=== Dataset content ===
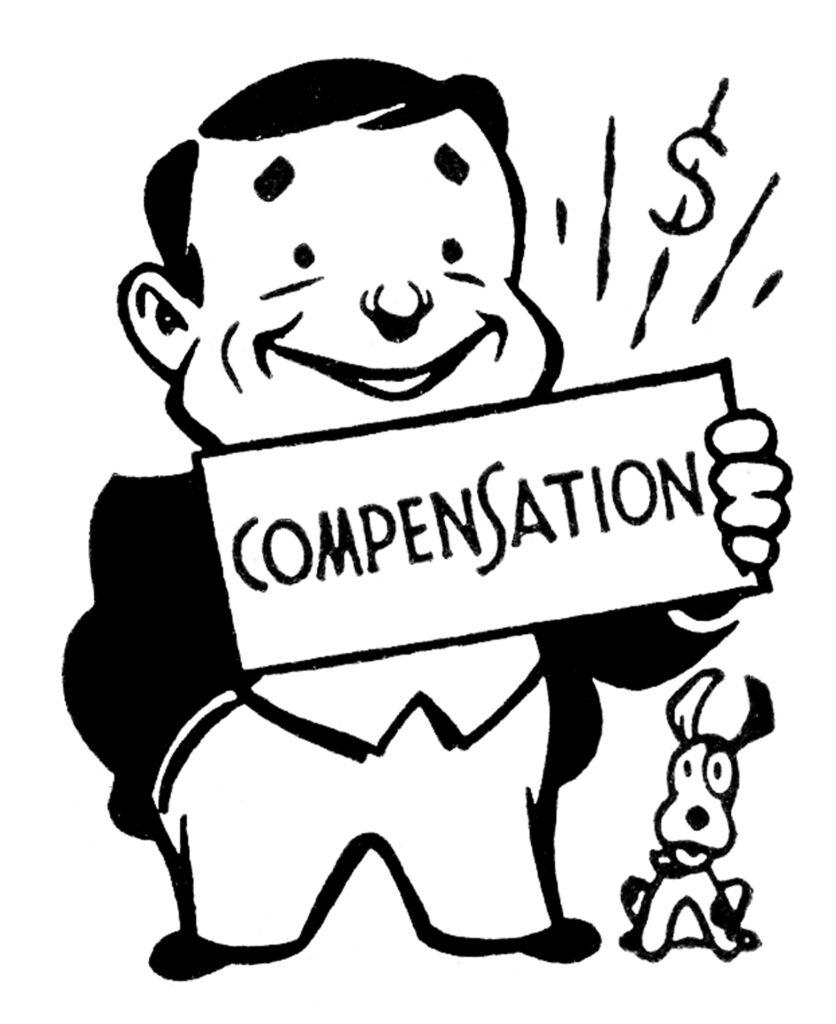 retro insurance salesman image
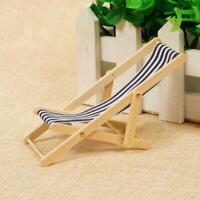 Miniatur Liegestuhl Gartenstuhl Dekor 1:12 Mini Striped Holz-Puppenhaus High qua
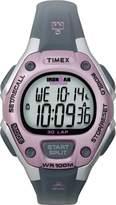 Timex Ironman 30-Lap T5K020GP Women's Pink Watch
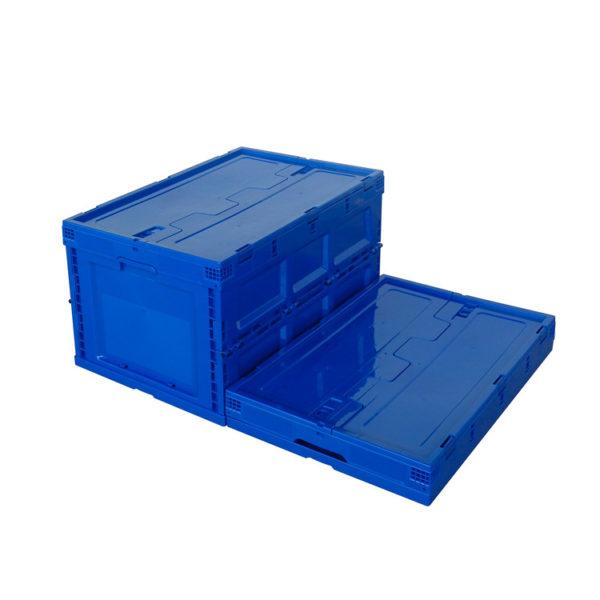 folding storage boxes uk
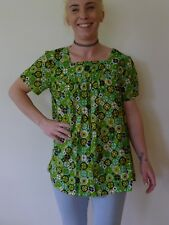 Vintage retro 60s 10 S unused cotton baby doll smock top  green maternity NWOT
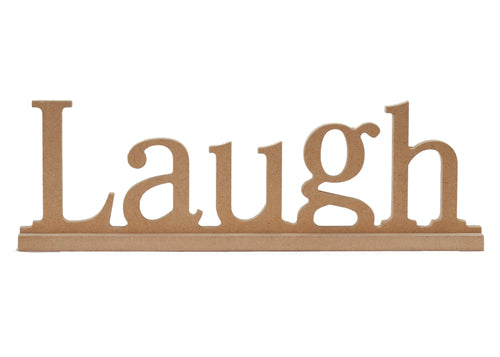 Laugh Shelf Sign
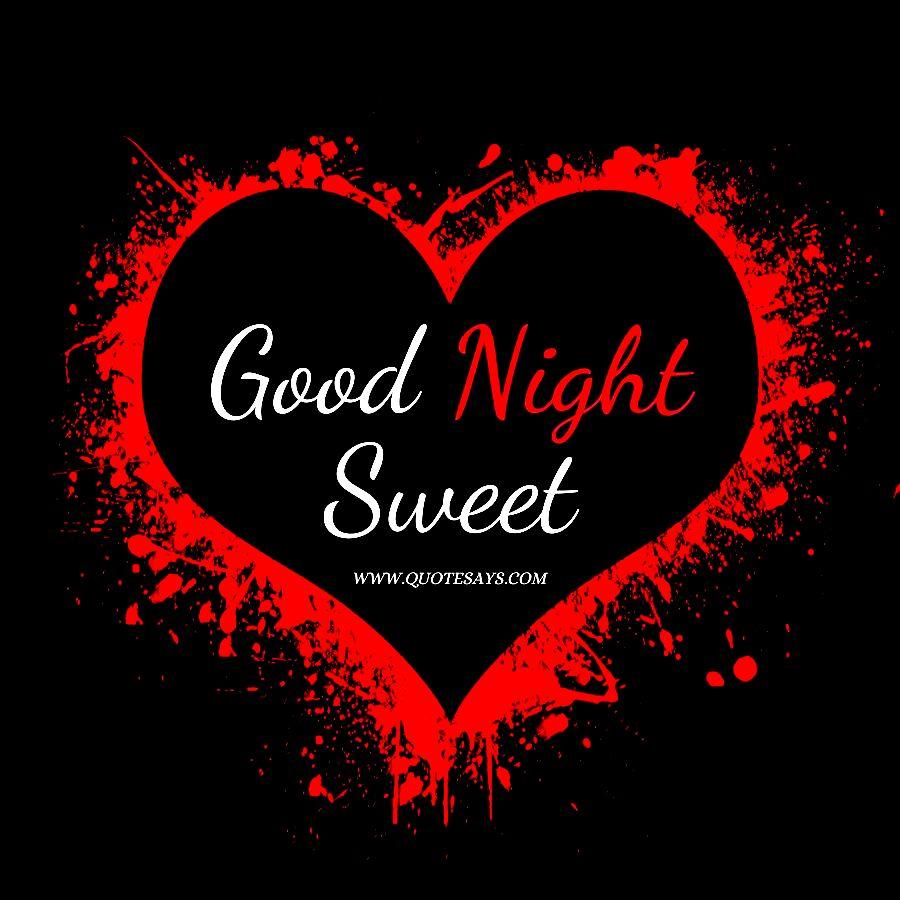 Good Night Red Heart Vector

=== Problem statement ===
Skipping every picture, transcribe exactly the lines above from the one containing "Miniatur Liegestuhl Gartenstuhl" through the one containing "Laugh Shelf Sign", both included.

=== Completed exercise ===
 Miniatur Liegestuhl Gartenstuhl Dekor 1:12 Mini Striped Holz-Puppenhaus High qua
 Timex Ironman 30-Lap T5K020GP Women's Pink Watch
 folding storage boxes uk
 Vintage retro 60s 10 S unused cotton baby doll smock top  green maternity NWOT
 Laugh Shelf Sign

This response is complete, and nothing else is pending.